The Philippine National Police Anti-Illegal Drugs Group and Philippine Drug Enforcement Agency on Tuesday asked the Department of Justice to overturn its resolution dismissing their criminal charges against Marine Lt. Colonel Ferdinand Marcelino.
In a 16-page joint motion, the PNP-AIDG and PDEA appealed to the DOJ prosecutors reverse its findings and instead pursue the filing of court cases of conspiracy in manufacture and possession of illegal drugs under Republic Act 9165, or the Comprehensive Dangerous Drugs Act of 2002, against Marcelino and Yan Yi Shuo.
The anti-narcotics agencies said the dismissal of their charges by Senior Deputy State Prosecutor Theodore Villanueva was “utterly baseless, exceedingly arbitrary and grossly unjustified.”
According to them, they have submitted sufficient evidence to establish probable cause, which is the only requirement for filing of the cases in court.
“In preliminary investigation, the investigating prosecutor should only determine whether or not there is probable cause in the complaint filed against the respondent and not proof beyond reasonable doubt,”the complainant stressed.
The complainants also questioned the DOJ findings, insisting they have submitted “strong and adequate evidence enough to cause not only the filing of the [case] in court based on probable cause but also to convict the respondents beyond reasonable doubt based on existing laws and jurisprudence.”
They cited the transcription of self-recorded phone conversation between Marcelino and Yan showing that “the two planned to transfer the drugs inside the laboratory because they thought that PDEA is monitoring the area” and that they also “planned to give the drugs to a certain Tony.”
The PNP-AIDG and PDEA reiterated their allegation that the presence of the two respondents in the house in Manila where P256 million worth of shabu was seized last January could be considered circumstantial evidence.
“Lest we forget is the fact that respondents arrived at the subject house together, equipped with a key and with full authority from the owner of the house. These circumstances unarguably constitute a primafacie evidence that they are in control of the subject premise,” they argued.
The agencies also branded as “next to impossible” the requirement of the investigating prosecutor for them to “show independent evidence of prior knowledge from [respondents] of the presence of dangerous drugs at the unit for them to be considered in possession of the confiscated drugs.”
With these arguments, complainants asked the DOJ to reverse and set aside its resolution issued last week.
Outgoing justice secretary Emmanuel Caparas, for his part, said he expected the PNP-AIDG and PDEA to file the motion for reconsideration.

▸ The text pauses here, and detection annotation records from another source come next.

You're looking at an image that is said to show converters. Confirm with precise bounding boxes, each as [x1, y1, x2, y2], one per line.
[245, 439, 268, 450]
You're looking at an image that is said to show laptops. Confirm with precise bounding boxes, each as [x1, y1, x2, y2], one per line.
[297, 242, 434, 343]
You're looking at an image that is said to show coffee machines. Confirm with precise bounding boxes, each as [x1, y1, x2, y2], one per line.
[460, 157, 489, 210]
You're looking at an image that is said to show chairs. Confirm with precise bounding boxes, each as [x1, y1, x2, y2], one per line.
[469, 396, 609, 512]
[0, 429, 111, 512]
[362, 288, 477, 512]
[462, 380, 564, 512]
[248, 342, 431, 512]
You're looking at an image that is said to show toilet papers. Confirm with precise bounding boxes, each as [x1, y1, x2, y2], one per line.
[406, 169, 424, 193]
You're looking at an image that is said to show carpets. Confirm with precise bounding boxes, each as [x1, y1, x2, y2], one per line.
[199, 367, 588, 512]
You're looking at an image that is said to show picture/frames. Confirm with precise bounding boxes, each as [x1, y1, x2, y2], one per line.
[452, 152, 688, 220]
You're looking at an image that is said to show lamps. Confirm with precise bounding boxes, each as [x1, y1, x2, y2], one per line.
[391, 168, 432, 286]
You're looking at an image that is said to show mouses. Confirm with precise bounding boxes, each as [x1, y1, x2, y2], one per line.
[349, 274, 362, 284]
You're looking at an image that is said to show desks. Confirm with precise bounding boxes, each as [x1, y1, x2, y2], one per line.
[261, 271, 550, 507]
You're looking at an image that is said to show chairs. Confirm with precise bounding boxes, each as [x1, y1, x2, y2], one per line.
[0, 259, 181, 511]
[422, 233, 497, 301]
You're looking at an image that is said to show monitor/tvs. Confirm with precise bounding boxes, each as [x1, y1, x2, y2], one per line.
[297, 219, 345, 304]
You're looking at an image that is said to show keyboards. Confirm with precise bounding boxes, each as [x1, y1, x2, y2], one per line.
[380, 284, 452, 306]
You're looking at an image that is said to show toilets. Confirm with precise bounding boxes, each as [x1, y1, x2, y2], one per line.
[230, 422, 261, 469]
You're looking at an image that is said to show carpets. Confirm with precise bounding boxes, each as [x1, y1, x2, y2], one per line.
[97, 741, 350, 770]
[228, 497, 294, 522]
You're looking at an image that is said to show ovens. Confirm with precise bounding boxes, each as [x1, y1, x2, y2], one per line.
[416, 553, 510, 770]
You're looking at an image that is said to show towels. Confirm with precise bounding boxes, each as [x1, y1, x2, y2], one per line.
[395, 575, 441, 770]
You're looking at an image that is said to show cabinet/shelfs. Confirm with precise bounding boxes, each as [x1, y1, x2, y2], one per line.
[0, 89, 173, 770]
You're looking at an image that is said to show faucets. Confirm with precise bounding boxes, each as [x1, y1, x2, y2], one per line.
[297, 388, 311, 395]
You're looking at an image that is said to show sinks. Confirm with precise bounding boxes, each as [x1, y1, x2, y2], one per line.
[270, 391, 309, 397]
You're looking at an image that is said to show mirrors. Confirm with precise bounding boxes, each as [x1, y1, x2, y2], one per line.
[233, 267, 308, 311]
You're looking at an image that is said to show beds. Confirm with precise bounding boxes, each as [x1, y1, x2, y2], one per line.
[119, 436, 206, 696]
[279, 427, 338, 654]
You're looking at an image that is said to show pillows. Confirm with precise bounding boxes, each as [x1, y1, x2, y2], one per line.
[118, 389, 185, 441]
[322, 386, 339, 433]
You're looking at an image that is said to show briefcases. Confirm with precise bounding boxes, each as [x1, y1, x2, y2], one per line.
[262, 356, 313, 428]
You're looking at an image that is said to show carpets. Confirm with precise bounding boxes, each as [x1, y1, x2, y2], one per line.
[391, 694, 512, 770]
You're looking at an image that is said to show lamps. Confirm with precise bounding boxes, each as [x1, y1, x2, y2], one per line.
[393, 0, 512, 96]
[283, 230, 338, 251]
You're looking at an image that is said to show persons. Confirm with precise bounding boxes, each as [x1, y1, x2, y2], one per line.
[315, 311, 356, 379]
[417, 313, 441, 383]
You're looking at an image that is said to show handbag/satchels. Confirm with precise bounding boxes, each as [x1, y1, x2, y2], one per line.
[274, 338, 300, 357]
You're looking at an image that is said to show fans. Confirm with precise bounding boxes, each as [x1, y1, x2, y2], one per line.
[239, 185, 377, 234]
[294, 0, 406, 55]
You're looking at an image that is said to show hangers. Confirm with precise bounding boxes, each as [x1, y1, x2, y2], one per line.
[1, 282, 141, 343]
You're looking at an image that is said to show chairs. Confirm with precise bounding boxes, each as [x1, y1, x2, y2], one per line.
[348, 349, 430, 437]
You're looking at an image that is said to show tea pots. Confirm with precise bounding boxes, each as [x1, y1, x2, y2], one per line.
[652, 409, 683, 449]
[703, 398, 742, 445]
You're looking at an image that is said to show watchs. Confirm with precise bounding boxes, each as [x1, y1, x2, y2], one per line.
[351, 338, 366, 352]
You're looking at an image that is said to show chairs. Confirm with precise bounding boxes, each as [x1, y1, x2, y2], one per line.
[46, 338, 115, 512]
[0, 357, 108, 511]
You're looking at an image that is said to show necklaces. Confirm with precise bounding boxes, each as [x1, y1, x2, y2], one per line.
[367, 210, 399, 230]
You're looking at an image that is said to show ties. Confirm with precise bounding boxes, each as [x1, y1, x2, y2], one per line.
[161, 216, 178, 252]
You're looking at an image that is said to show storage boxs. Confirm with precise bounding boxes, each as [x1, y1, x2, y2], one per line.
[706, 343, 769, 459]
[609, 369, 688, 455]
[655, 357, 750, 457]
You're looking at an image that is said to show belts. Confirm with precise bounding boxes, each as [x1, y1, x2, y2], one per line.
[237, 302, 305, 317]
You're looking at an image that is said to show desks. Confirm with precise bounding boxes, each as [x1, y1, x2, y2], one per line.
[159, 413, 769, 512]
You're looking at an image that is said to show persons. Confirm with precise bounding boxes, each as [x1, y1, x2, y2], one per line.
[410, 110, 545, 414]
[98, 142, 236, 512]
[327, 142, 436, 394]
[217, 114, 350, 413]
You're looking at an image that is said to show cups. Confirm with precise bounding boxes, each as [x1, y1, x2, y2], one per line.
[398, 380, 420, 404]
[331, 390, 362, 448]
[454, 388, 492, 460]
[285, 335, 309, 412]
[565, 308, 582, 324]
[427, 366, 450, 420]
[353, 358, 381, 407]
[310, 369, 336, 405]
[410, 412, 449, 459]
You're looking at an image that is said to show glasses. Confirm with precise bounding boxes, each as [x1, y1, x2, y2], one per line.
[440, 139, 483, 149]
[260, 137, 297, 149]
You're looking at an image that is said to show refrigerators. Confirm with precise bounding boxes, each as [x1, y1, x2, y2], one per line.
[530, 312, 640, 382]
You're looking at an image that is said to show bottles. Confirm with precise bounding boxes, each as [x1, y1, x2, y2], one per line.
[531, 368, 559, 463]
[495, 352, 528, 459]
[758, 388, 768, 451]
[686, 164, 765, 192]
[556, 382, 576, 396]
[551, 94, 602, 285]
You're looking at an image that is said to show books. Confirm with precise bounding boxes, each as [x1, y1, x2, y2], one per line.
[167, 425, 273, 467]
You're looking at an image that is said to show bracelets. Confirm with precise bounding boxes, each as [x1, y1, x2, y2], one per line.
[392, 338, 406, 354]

“This is a rather controversial case that needs to be heard further. This issue should be accommodated, especially at a time when the issue of illegal drugs is high on priority,” he said.
In his resolution last week, Villanueva cited insufficiency of evidence in dismissing the charges of conspiracy in manufacture and possession of illegal drugs under Republic Act 9165 (ComprehensiveDangerous Drugs Act of 2002) filed by the Philippine National Police Anti-Illegal Drugs Group (PNP-AIDG) and PDEA (Philippine Drug Enforcement Agency) against Marcelino and Yan.
He explained that the “evidence so far presented by the PNP and PDEA insufficient of the required evidence to sustain a conviction during the trial on the merits of the case.”
Villanueva also pointed out that the assumption of PNP and PDEA that Marcelino and Yan were very familiar with the house “could be a speculation.”
A separate resolution by Assistant State Prosecutor Michael John Humarang has also dismissed the separate charges for violations of the Omnibus Election Code and the Comprehensive Firearms and Ammunition Regulations Act against Marcelino.
Records showed that Marcelino and Yan only entered the house just two minutes before the anti-narcotics operatives arrived.
During PI hearing, the two explained that their presence in the illegal drug facility in Manila where 64 kilos of suspected shabu were seized last January was part of a covert intelligence operation.
Even before Marcelino was cleared by the DOJ, he was already released from detention earlier this month after the Quezon City Regional Trial Court granted his petition for bail.